TEXT SECTION
Mouth Breathing Starts at the Bottle, Baby:
Sadly, modern life does not lend itself to constant breastfeeding required in the first two years to create and drive the optimal growth and development of young faces and airways. Often, a baby with reflux is typical of an aerodigestive issue as the kink in the airway created by an incorrect latch due to an under developed or tied tongue could be the cause of swallowing air – leading to colic and gastric symptoms. Most mothers are encouraged to bottle feed their reflux babies and to give them formula, in the belief that reflux is mostly due to allergies or food sensitivities – which may be the case, but this too is increased due to aberrant breathing patterns. Bottle feeding only exacerbates the issue further due to the mechanics of bottle vs breast. A bottle-fed baby often becomes a mouth breathing child because the action of bottle feeding means they need to release the bottle as air in the bottle creates a vacuum pressure which must be released to allow the fluid to pass into their mouths.
Open Mouth Leads to Mouth Breathing:
In adults, the effect of a tongue tie leads to the tongue never allowing the palate to expand to it’s full potential. Most adults who mouth breathe also struggle with crowded teeth and narrowed palates; and suffer with poor oral resting posture because the tongue has no space in the mouth to locate properly. Open mouthed resting oral posture leads to open mouthed breathing. And open mouthed breathing leads to dehydration and severe stress to the body while trying to overcome the overload placed on lungs, heart and other organs. Open mouthed breathing is linked to many diseases, including sleep apnoea, asthma, hayfever, chronic blocked nose, sinus, excitable airways, scarring in the airways, anxiety, disturbances and loss of energy.
In Integrated Approach to Correcting This:
Breathing retraining techniques like the Buteyko Method, along with Non-Force release techniques and Orofunctional Myotherapy and a good, wholesome diet will go a long way to helping overcome a life long breathing disorder. Establishing nasal breathing right from day one is the way to prevent breathing disorders and is the One Thing you can do to make sure your child gets the best start in life possible.

COLLECTED DATA
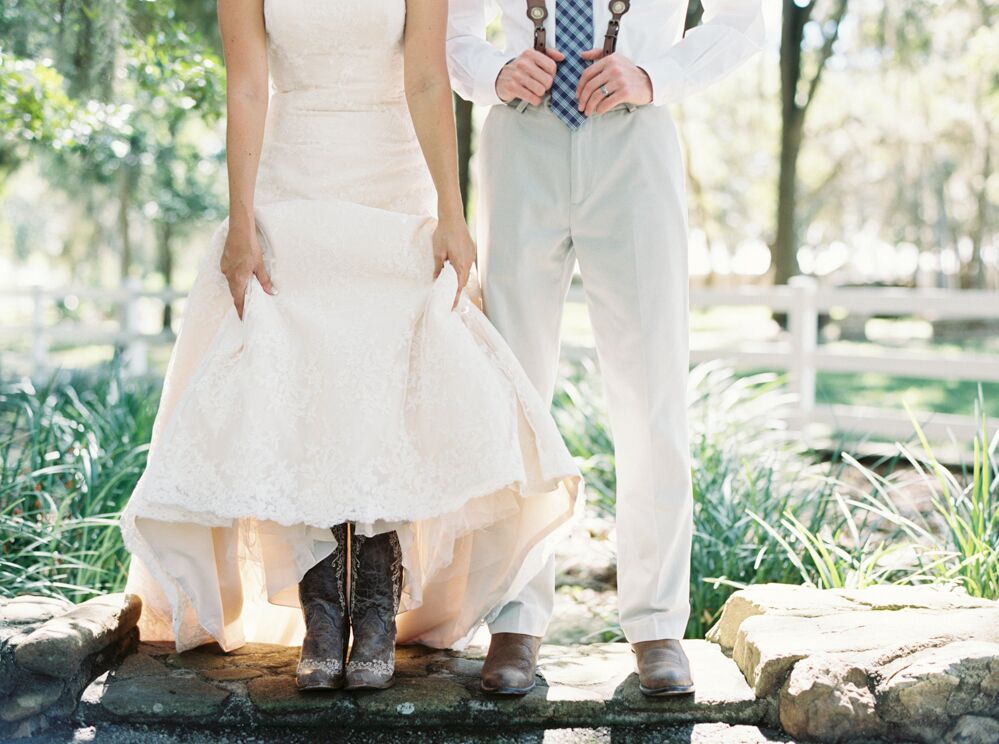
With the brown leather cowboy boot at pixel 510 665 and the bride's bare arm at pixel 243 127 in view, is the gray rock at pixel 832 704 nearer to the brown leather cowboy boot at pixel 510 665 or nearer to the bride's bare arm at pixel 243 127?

WHAT YOU WILL DO
In the text on mouth breathing, why does a bottle-fed baby need to release the bottle?

ANSWER TO THIS EXERCISE
Air in the bottle creates a vacuum pressure that must be released so the fluid can pass into the baby's mouth.